À 6h40 précise, le 6 février, une centaine de migrants subsahariens ont tenté de forcer le passage entre le Maroc et Melilla.

18 d’entre eux réussiront à franchir la clôture. Cette nouvelle tentative intervient alors qu’en décembre dernier, le ministère de l'Intérieur avait haussé le ton contre les tentatives de passage en force vers les enclaves de Sebta et Melilla. 

Le 25 décembre 2016, 800 migrants (1200 selon la presse espagnole) avaient également tenté de pénétrer de force à Sebta, en tentant d'escalader les grillages. À la suite de cette tentative, le ministère de l'Intérieur a déclaré dans un communiqué: "Dorénavant les auteurs de telles tentatives seront présentés devant les juridictions compétentes qui statueront selon le cas de l’expulsion en dehors du territoire du Royaume à des peines plus lourdes selon la gravité de leurs actes".

Le mois de janvier a de son coté été marqué par une succession de faits divers, parfois insolites, montrant différentes tentatives, souvent désespérées, de migrants pour passer en Europe.
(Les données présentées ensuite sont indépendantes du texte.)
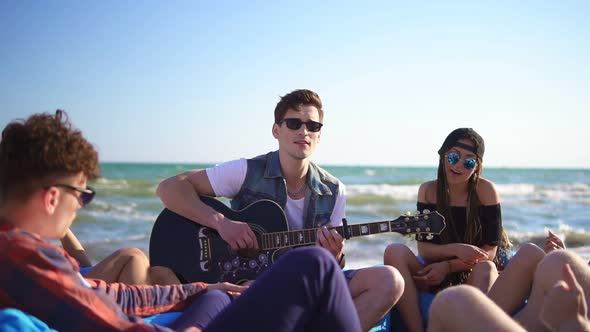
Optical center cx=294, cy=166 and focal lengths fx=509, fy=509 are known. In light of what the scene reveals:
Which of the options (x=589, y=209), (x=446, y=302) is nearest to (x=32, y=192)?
(x=446, y=302)

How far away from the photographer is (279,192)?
3436mm

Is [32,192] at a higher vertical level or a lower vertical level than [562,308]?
higher

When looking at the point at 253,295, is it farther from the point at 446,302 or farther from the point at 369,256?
the point at 369,256

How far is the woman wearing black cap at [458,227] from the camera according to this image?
3152 mm

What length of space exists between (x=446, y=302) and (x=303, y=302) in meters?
0.58

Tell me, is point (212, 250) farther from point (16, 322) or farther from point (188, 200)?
point (16, 322)

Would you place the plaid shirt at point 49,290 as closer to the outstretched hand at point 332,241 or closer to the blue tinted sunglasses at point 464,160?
the outstretched hand at point 332,241

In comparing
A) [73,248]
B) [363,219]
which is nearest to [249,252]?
[73,248]

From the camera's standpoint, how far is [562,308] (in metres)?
1.91

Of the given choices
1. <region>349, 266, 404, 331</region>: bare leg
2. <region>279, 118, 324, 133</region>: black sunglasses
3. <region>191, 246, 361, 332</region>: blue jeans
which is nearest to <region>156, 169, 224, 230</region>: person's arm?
<region>279, 118, 324, 133</region>: black sunglasses

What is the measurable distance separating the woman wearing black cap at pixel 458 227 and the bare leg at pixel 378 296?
1.35 ft

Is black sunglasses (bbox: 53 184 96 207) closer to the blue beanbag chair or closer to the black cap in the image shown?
the blue beanbag chair

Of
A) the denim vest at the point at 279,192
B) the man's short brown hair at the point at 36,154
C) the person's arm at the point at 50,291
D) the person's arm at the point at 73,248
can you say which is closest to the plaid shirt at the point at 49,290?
the person's arm at the point at 50,291

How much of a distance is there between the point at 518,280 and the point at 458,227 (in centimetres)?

Au cours de ce mois, les autorités marocaines et espagnoles ont reporté par deux fois des cas de migrants qui tentaient de passer en Europe dans des valises.

Une multiplication qui peut donner le sentiment d'une "nouvelle vague de migrants subsahariens" au Maroc. En réalité, le royaume n'est plus la porte d'entrée vers l'Europe, et ce depuis plusieurs années.


Baisse drastique du nombre de migrants

Depuis la fin des années 2000, le nombre de personnes tentant le passage vers l'Espagne par le nord du Maroc a chuté considérablement, "en partie parce que les Marocains, qui constituaient la majorité d'entre eux, ont cessés de tenter ce passage vers l'Espagne", nous explique Mehdi Alioua, docteur en sociologie, enseignant-chercheur permanent à Sciences Po Rabat de l’Université Internationale de Rabat et président du Gadem (Groupe antiraciste de défense et d'accompagnement des étrangers et migrants).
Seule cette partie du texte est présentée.